Climate strike but no cake for Greta Thunberg as she turns 17


By Reuters
STOCKHOLM (Reuters) - “I’m not the kind of person who celebrates birthdays,” Greta Thunberg said as she turned 17 on Friday, marking the occasion in inimitable style - with a seven-hour hour protest outside the Swedish parliament.

Swedish environmental activist Greta Thunberg celebrates her 17th birthday by attending the weekly "Fridays For Future" climate strike outside the Swedish parliament Riksdagen in Stockholm, Sweden January 3, 2020. TT News Agency/Claudio Bresciani/via REUTERS Swedish environmental activist Greta Thunberg celebrates her 17th birthday by attending the weekly "Fridays For Future" climate strike outside the Swedish parliament Riksdagen in Stockholm, Sweden January 3, 2020. TT News Agency/Claudio Bresciani/via REUTERS

The climate activist braved winter conditions in her native Stockholm to continue the weekly Friday School Strike for the Climate campaign that helped catapult her to international fame.

“I stand here striking from 8am until 3pm as usual ... then I’ll go home,” Thunberg, Time magazine’s Person of the Year for 2019, told Reuters.

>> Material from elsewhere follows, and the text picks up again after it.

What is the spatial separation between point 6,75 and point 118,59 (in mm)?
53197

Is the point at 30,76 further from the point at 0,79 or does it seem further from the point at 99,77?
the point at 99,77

“I won’t have a birthday cake but we’ll have a dinner.”

It’s been a busy 12 months for Thunberg, who crisscrossed the globe by car, train and boat - but not plane - to demand action on climate change.

“It has been a strange and busy year, but also a great one because I have found something I want to do with my life and what I am doing is having an impact,” she said.

When she was 15, Thunberg began skipping school on Fridays to demonstrate outside the Swedish parliament to push her government to curb carbon emissions. Her campaign gave rise to a grassroots movement that has gone global, inspiring millions of people to take action.